— Begin Given data —

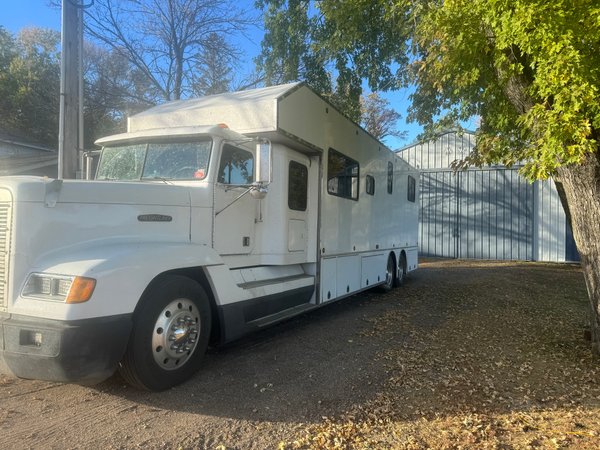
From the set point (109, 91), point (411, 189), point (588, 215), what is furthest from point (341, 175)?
point (109, 91)

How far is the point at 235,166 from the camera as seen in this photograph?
5199mm

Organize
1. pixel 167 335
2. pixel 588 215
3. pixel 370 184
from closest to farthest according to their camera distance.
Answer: pixel 167 335 < pixel 588 215 < pixel 370 184

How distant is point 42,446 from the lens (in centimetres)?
316

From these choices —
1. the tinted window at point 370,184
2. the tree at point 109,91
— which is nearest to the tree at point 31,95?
the tree at point 109,91

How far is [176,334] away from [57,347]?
1.03 metres

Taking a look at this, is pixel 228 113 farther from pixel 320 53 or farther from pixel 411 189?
pixel 411 189

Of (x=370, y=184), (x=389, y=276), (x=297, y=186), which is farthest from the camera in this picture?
(x=389, y=276)

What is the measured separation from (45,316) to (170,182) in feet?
6.35

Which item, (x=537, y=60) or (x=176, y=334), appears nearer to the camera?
(x=176, y=334)

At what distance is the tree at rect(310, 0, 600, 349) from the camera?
3986mm

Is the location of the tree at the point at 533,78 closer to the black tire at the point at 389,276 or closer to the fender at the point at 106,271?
the fender at the point at 106,271

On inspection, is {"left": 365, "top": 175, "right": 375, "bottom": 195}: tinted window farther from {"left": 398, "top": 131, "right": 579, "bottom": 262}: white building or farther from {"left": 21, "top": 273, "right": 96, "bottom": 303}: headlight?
{"left": 398, "top": 131, "right": 579, "bottom": 262}: white building

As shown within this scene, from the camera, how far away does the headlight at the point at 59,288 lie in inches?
132

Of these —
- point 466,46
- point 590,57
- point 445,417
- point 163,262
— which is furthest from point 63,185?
point 590,57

— End Given data —

Starting with the line that contains "How far is the", output every line through the end of the listing above, unchanged.

How far is the point at 235,166 from the camera as seen in this photograph?
5199mm

Organize
1. pixel 167 335
2. pixel 588 215
3. pixel 370 184
from closest to farthest according to their camera distance.
Answer: pixel 167 335 < pixel 588 215 < pixel 370 184

How distant is point 42,446 from the lens (in centimetres)?
316

From these choices —
1. the tinted window at point 370,184
2. the tree at point 109,91
— which is nearest to the tree at point 31,95?
the tree at point 109,91

How far is [176,334] away from [57,347]?
1.03 metres

Taking a look at this, is pixel 228 113 farther from pixel 320 53 or farther from pixel 411 189?
pixel 411 189

Of (x=370, y=184), (x=389, y=276), (x=297, y=186), which is farthest from the camera in this picture?
(x=389, y=276)

What is the measured separation from (45,316) to (170,182) in feet?
6.35

Which item, (x=537, y=60) or (x=176, y=334), appears nearer to the camera?
(x=176, y=334)

At what distance is the tree at rect(310, 0, 600, 349) from the camera?
3986mm

Is the location of the tree at the point at 533,78 closer to the black tire at the point at 389,276 or closer to the fender at the point at 106,271?
the fender at the point at 106,271

On inspection, is {"left": 365, "top": 175, "right": 375, "bottom": 195}: tinted window farther from {"left": 398, "top": 131, "right": 579, "bottom": 262}: white building or farther from {"left": 21, "top": 273, "right": 96, "bottom": 303}: headlight?
{"left": 398, "top": 131, "right": 579, "bottom": 262}: white building

As shown within this scene, from the camera, how far away does the headlight at the point at 59,288 lie in inches?
132

Of these —
- point 466,46
- point 590,57
- point 445,417
- point 163,262
— which is furthest from point 63,185?
point 590,57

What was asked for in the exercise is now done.